A great sense of dissatisfaction can arise when we are not living the lives we truly want. While change may seem scary, so is the prospect of spending this one life on something which isn’t aligned with our values. Change doesn’t have to be drastic. Often, taking small, valued actions can put us back on the path to where we want to be. There comes an incredible freedom from living life on purpose, pursuing what we are passionate about and being 100% ourselves. That freedom becomes even greater if we are able to stop measuring ourselves against others or worrying what others think.
4. Shift our focus
In this information age, our attention is constantly being hi-jacked and taken away to some pretty dark places. With the algorithms designed to keep us provoked and outraged, we all need to pay attention to our sensory diets, consider what we are taking in and the effect it is having upon us. How much of our lives should be dedicated to doom-scrolling? How much should we give to click-bait, hateful comments and social media screaming matches? What percentage should we have for shoot-m-up games? How many days a year should we devote to unhelpful social comparisons? How much time should we set aside so that advertisers can convince us that we will not be worthy unless we buy all their stuff?
While we may take comfort from Netflix binges and Candy Crush sagas, it can be incredibly helpful to step away from the screens and take some time to appreciate the non-digital delights which are all around us. Regularly taking time out for wonder and mindful appreciation can help nourish us and help us to feel far more positive and optimistic. It can also bring us back to the now. While life is lived in the present, we can spend an inordinate amount of it re-hashing the past or worrying about the future. When we learn to return our focus to the present moment, we become much more present. We gain the ability to engage fully with the people around us and all the wonderful things that exist in the here and now.

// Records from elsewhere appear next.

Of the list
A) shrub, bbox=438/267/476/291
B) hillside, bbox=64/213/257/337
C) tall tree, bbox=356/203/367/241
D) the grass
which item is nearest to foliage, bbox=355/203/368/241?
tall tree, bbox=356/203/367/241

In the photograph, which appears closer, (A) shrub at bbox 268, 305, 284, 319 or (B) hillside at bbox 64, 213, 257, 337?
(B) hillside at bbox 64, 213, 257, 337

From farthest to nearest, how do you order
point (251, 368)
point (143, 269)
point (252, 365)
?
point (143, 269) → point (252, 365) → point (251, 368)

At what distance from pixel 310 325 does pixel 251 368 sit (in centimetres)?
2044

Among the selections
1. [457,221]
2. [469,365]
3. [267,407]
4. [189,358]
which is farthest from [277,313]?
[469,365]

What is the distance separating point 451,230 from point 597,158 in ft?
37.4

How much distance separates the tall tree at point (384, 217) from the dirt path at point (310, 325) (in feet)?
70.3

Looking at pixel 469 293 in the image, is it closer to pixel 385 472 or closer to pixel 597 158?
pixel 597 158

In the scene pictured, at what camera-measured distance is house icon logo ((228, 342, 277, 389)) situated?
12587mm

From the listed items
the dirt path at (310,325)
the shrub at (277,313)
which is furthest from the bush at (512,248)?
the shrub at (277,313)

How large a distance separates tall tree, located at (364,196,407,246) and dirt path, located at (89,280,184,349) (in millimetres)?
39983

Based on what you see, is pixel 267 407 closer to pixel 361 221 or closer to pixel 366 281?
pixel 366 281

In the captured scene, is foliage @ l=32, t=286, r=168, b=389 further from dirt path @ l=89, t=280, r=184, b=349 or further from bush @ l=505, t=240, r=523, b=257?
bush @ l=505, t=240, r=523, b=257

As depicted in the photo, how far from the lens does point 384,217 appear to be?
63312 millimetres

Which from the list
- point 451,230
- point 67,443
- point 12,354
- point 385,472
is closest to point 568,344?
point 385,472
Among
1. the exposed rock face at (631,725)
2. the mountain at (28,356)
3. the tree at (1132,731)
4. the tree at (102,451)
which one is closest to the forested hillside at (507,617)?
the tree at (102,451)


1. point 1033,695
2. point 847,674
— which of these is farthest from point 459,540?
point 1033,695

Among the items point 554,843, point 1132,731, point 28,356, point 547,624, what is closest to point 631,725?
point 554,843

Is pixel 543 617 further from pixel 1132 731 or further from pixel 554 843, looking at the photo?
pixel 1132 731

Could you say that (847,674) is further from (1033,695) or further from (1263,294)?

5. Treat ourselves with far greater kindness
We are incredibly hard on ourselves. We tell ourselves things we wouldn’t dare say to others. We set impossibly high standards, then berate ourselves when we don’t live up to them. We push past pain, rather than allow ourselves comfort and time to recover. Often, we see perfectionism as a virtue, rather than the tortuous punishment it is. While we may like to think self-criticism spurs us to greatness, research has shown that self-compassion actually works far better when it comes to fulfilling our goals. Life is not mistake-free, it is riddled with errors, failures and experiments that didn’t quite work out. Our lives become much bigger when we grant ourselves the permission to try and fail. Self-compassion does not make us weak, it allows us to be brave.